## Passage
_ _ _ _
Recent workers’ compensation follies

The Ninth Circuit Court of Appeals upheld an award of disability benefits to Michael Ilaszczat, “who required hip surgery after crashing to the floor of a social club on [Johnson Atoll] after he bet soldiers $100 that one of them could not high-kick over his head without touching him. He won the bet but got kicked to the floor.” Ilaszczat was subsequently expelled from the atoll for his behavior in the incident, but filed a claim for disability.

“The appeals court agreed with the earlier ruling that the two-mile-long atoll is a ‘zone of special danger’ because of its isolation and limited recreational opportunities.” (Reuters, Jan. 16) (via Bashman). The concept of “zone of special danger” arose out of a 1951 Supreme Court case, where a Guam worker spending time in his employer’s recreation center drowned in an attempt to rescue swimmers calling for help; the Supreme Court, perhaps illustrating that hard cases make bad law, held that the limited recreational opportunities in Guam made the employee’s behavior reasonably related to his job under the circumstances. The Ninth Circuit has since extended it in cases such as Self v. Henson, a 1962 case where the employer was held responsible for a woman injured during a late-night rendezvous with her supervisor in a parked car that was struck by an army weapons carrier.
_ _ _ _
## Instructions
(1) According to the passage on workers' compensation, in what year was the Supreme Court case decided that gave rise to the "zone of special danger" concept?
(2) Rewrite the stretch of the workers' compensation passage from "Recent workers’ compensation" through "claim for disability.", substituting "recreation hall" for "social club".
The lines after this passage are separate material and are unrelated to it.
_ _ _ _
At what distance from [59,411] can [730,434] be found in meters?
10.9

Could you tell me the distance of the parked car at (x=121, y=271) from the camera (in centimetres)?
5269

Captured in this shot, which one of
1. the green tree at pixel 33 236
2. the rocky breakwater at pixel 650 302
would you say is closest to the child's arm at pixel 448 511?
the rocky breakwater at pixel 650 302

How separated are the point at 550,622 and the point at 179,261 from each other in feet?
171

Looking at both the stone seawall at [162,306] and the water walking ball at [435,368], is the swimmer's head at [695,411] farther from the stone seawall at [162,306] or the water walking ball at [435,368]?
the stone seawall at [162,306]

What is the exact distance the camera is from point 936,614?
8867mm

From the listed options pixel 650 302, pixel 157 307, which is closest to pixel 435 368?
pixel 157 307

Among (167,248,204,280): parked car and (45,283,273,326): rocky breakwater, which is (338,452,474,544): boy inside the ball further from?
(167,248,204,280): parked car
_ _ _ _
## Numbered responses
(1) 1951

(2)
Recent workers’ compensation follies

The Ninth Circuit Court of Appeals upheld an award of disability benefits to Michael Ilaszczat, “who required hip surgery after crashing to the floor of a recreation hall on [Johnson Atoll] after he bet soldiers $100 that one of them could not high-kick over his head without touching him. He won the bet but got kicked to the floor.” Ilaszczat was subsequently expelled from the atoll for his behavior in the incident, but filed a claim for disability.